Task input below:

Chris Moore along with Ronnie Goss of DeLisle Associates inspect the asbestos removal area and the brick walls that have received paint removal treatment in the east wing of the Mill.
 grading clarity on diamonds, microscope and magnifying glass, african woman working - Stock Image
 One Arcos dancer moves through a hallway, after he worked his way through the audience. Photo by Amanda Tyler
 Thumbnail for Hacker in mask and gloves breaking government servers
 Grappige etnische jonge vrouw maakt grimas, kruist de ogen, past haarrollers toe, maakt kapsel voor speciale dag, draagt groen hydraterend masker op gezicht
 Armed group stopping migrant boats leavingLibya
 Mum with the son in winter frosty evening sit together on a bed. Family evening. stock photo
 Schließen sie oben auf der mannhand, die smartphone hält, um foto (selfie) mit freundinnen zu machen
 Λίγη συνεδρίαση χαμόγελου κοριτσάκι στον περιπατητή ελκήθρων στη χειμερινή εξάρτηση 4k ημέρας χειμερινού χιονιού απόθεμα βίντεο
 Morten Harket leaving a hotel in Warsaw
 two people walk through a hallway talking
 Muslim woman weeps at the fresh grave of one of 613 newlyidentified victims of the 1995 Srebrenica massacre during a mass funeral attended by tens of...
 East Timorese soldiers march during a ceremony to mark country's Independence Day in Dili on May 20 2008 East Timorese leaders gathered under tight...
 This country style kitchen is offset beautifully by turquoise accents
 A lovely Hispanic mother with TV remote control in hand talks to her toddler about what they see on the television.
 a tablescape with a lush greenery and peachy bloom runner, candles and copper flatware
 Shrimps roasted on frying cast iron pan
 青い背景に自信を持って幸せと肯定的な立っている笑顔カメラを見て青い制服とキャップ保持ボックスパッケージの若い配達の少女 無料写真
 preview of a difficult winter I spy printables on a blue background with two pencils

End of Task input.

# Task item
Your answer must consist only of the lines from the start of the records above through the line with "Armed group stopping", each retyped exactly.

# Your solution
Chris Moore along with Ronnie Goss of DeLisle Associates inspect the asbestos removal area and the brick walls that have received paint removal treatment in the east wing of the Mill.
 grading clarity on diamonds, microscope and magnifying glass, african woman working - Stock Image
 One Arcos dancer moves through a hallway, after he worked his way through the audience. Photo by Amanda Tyler
 Thumbnail for Hacker in mask and gloves breaking government servers
 Grappige etnische jonge vrouw maakt grimas, kruist de ogen, past haarrollers toe, maakt kapsel voor speciale dag, draagt groen hydraterend masker op gezicht
 Armed group stopping migrant boats leavingLibya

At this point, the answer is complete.